Stated exercise >> What is needed is an exact repeat of the lines from the line containing "How far from the camera is [189,146]" through the final line of the entries below, and nothing else.

Listed records >>
>>>>>

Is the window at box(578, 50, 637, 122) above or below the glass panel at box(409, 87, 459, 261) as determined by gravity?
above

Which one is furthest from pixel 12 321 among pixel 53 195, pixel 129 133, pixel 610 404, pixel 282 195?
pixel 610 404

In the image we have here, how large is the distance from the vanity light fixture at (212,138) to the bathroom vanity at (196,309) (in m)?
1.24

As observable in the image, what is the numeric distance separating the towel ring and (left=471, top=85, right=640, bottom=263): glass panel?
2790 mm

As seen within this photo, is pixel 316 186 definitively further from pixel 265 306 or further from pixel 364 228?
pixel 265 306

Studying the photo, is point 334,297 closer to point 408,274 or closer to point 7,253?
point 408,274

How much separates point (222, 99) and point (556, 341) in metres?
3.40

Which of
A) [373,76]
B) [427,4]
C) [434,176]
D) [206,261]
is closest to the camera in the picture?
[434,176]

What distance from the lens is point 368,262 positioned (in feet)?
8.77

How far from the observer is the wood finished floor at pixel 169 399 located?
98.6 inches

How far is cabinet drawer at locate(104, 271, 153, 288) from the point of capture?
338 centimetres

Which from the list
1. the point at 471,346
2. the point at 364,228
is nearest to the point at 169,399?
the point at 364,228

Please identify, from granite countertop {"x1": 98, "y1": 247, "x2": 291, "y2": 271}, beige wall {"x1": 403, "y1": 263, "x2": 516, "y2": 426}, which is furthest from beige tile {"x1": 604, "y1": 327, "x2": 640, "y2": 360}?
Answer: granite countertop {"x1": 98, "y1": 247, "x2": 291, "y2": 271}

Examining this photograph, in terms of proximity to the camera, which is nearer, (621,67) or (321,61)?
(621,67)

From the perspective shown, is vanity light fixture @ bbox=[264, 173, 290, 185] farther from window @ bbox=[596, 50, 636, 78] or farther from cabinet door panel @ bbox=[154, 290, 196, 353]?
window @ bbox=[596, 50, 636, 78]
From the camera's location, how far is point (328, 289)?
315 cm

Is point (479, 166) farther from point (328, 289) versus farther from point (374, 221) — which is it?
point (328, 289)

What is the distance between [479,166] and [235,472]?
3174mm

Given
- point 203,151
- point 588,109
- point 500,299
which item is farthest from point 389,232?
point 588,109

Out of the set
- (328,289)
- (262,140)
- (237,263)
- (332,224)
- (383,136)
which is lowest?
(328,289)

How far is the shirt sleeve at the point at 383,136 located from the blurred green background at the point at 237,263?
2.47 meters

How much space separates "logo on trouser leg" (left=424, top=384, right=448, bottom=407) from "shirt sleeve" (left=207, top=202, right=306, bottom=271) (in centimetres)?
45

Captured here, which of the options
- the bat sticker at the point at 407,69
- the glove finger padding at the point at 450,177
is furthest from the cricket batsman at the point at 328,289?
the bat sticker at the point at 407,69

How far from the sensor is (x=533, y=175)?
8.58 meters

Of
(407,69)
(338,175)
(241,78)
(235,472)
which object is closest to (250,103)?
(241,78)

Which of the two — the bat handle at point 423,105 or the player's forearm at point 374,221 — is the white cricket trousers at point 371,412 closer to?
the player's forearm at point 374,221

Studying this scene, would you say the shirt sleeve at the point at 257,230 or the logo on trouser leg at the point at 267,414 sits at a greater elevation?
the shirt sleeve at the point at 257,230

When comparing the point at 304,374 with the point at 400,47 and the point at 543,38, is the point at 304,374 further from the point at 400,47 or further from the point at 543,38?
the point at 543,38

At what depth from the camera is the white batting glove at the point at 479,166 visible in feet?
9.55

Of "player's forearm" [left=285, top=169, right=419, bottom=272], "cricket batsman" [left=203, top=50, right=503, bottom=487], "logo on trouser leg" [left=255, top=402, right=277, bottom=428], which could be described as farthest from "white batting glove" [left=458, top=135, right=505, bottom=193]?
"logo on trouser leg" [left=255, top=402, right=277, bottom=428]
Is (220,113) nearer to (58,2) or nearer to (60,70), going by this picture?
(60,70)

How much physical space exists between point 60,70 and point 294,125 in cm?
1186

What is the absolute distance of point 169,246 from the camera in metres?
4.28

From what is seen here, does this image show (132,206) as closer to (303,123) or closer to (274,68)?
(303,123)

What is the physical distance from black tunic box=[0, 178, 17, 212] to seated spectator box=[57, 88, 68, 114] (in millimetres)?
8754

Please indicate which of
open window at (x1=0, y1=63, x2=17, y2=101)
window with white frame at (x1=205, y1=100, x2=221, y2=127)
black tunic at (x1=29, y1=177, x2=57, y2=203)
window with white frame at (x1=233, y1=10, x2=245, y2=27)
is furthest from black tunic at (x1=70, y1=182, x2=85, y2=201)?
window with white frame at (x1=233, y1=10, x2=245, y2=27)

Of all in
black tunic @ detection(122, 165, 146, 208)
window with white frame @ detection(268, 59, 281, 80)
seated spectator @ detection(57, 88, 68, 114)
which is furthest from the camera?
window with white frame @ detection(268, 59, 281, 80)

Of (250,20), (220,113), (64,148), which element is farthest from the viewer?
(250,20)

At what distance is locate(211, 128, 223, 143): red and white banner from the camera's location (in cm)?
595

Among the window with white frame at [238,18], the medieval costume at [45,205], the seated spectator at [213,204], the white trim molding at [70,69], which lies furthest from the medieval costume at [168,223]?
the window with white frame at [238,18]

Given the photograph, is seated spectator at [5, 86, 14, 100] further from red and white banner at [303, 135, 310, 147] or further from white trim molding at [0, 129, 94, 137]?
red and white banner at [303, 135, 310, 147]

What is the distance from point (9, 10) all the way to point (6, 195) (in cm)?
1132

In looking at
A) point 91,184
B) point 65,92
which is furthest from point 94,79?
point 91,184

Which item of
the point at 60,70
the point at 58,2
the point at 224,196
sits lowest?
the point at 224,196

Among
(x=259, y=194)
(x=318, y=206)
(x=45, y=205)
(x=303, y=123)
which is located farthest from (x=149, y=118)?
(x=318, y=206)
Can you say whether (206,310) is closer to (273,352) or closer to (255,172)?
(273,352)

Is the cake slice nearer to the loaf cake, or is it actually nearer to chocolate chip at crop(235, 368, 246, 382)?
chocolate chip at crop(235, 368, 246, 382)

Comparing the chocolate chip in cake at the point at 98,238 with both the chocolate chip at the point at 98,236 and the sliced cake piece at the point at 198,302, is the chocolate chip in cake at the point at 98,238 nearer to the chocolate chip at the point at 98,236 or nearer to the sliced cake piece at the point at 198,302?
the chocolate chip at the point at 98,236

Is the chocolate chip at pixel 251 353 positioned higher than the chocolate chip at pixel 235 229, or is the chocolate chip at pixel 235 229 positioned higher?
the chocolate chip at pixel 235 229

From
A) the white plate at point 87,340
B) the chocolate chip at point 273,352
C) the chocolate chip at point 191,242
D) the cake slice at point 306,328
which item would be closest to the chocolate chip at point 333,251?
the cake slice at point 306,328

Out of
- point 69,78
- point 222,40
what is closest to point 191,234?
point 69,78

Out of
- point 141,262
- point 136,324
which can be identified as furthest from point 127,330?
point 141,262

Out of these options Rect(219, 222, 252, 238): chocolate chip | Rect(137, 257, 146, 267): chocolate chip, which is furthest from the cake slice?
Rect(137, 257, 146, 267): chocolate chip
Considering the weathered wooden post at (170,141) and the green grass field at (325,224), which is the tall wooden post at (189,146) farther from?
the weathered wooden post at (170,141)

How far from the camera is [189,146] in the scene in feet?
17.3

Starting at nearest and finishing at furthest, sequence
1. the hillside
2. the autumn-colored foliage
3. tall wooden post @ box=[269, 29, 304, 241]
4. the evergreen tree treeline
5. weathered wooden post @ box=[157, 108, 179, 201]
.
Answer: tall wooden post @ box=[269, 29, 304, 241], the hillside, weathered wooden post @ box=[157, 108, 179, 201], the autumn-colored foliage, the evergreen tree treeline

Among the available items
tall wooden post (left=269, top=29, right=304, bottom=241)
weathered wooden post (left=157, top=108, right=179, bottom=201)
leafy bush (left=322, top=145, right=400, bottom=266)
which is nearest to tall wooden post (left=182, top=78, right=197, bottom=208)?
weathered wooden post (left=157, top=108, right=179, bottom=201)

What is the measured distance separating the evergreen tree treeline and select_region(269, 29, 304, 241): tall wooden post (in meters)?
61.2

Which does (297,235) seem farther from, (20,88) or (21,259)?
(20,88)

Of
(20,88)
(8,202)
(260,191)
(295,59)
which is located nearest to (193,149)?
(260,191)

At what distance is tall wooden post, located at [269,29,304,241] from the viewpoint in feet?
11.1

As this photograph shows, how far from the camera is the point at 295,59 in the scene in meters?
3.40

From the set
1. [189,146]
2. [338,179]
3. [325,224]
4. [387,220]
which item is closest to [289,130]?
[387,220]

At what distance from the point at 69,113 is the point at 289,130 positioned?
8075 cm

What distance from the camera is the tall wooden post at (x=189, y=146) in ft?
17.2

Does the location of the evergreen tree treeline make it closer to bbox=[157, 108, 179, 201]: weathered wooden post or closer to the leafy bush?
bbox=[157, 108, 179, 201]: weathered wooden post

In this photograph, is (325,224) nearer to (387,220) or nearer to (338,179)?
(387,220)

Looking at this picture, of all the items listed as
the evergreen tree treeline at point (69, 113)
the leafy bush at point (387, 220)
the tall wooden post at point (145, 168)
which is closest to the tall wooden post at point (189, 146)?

<<<<<

Written solution >>
How far from the camera is [189,146] in the scene in feet?
17.3

Starting at nearest and finishing at furthest, sequence
1. the hillside
2. the autumn-colored foliage
3. tall wooden post @ box=[269, 29, 304, 241]
4. the evergreen tree treeline
5. weathered wooden post @ box=[157, 108, 179, 201]
.
Answer: tall wooden post @ box=[269, 29, 304, 241], the hillside, weathered wooden post @ box=[157, 108, 179, 201], the autumn-colored foliage, the evergreen tree treeline

Among the available items
tall wooden post (left=269, top=29, right=304, bottom=241)
weathered wooden post (left=157, top=108, right=179, bottom=201)
leafy bush (left=322, top=145, right=400, bottom=266)
which is nearest to tall wooden post (left=182, top=78, right=197, bottom=208)?
weathered wooden post (left=157, top=108, right=179, bottom=201)

What is the measured distance separating the evergreen tree treeline and select_region(269, 29, 304, 241): tall wooden post (in meters)?
61.2

Which does (297,235) seem farther from, (20,88) or (21,259)?
(20,88)

Of
(20,88)
(8,202)
(260,191)
(295,59)
which is located nearest to (193,149)?
(260,191)

At what distance is tall wooden post, located at [269,29,304,241] from the viewpoint in feet?
11.1

As this photograph shows, how far from the camera is the point at 295,59 in the scene in meters?
3.40

From the set
1. [189,146]
2. [338,179]
3. [325,224]
4. [387,220]
which item is closest to [289,130]?
[387,220]

At what distance from the point at 69,113 is the point at 289,130 positioned?
8075 cm

What distance from the camera is the tall wooden post at (x=189, y=146) in ft?
17.2

Does the location of the evergreen tree treeline make it closer to bbox=[157, 108, 179, 201]: weathered wooden post or closer to the leafy bush?
bbox=[157, 108, 179, 201]: weathered wooden post

In this photograph, is (325,224) nearer to (387,220) or nearer to (338,179)?
(387,220)

Looking at this picture, of all the items listed as
the evergreen tree treeline at point (69, 113)
the leafy bush at point (387, 220)
the tall wooden post at point (145, 168)
which is closest to the tall wooden post at point (189, 146)?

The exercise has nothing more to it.